Look for a mismatch in zones. Like westus2-1
versus westus2-3
Node affinity mismatch prevents some user pods from starting
Write up in Jupyter Discourse: https://discourse.jupyter.org/t/fixed-node-affinity-mismatch-stopping-some-pods-from-starting/23020
I set up a JupyterHub w Kubernetes on Azure and had been using it with a small team of 3-4 for a year. Then I did a workshop to test it with more people. It worked great during the workshop. After the workshop, I crashed my server (ran out of RAM). No problem. That often happens and I restart. This time, I got a volume / node affinity error and the pod was stuck in pending. Some other people could still launch pods, but I could not.

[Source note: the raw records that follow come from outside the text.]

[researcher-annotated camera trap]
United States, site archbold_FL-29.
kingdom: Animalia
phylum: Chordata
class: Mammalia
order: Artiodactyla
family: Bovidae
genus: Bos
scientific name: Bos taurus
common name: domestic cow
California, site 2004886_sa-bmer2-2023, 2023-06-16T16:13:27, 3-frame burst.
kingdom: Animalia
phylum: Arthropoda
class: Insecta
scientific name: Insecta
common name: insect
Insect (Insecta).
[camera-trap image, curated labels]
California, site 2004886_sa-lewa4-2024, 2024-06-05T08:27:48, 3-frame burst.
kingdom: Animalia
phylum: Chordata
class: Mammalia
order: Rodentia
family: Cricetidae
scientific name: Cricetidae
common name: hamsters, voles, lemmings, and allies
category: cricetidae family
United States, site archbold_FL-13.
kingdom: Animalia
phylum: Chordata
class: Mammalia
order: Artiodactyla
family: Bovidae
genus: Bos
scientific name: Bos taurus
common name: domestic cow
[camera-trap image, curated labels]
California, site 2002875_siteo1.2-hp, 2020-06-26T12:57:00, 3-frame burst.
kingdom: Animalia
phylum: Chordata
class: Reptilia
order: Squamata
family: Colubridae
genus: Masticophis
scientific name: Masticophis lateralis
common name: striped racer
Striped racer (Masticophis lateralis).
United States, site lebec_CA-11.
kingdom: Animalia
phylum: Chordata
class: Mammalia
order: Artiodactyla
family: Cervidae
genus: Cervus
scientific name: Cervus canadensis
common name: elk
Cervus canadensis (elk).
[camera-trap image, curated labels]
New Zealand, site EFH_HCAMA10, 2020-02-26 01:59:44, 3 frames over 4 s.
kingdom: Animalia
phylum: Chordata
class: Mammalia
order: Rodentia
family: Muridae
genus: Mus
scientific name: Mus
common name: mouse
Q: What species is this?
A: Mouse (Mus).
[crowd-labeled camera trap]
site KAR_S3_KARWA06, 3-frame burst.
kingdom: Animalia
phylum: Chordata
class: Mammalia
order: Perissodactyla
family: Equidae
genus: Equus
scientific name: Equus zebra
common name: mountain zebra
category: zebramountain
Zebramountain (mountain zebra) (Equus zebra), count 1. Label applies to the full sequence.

Turns out it was a mismatch between the zone that my user PVC was on and the zone of the node. As the cluster scaled up during the workshop, new nodes on uswest2-1, uswest2-2, uswest-3 were created because I didn’t specify the zone of my nodes when setting up Kubernetes nodes. I only set the region: uswest2. As the cluster auto-scaled back down, it just so happened that the ‘last node standing’ was on uswest2-2. My user PVC is on uswest2-1 and so there was a pvc / node mismatch.
Google installations need init pause for SSL
https://github.com/jupyterhub/zero-to-jupyterhub-k8s/issues/2601
proxy:
traefik:
extraInitContainers:
# This startup delay can help the k8s container network find the
# https certificate and allow letsencrypt to work
- name: startup-delay
image: busybox:stable
command: ["sh", "-c", "sleep 10"]
No https after restarting hub
Hub was stopped for awhile and then restarted (Azure dashboard) and then helm updated
. I got connection refused due to improper SSL certificate. I needed to delete the autohttps pod to get https working again.
kubectl get namespace
kubectl get pods --namespace dhub
kubectl delete pods --namespace dhub autohttps-554f6c47f-z86d9
Wait a bit and then it started working again.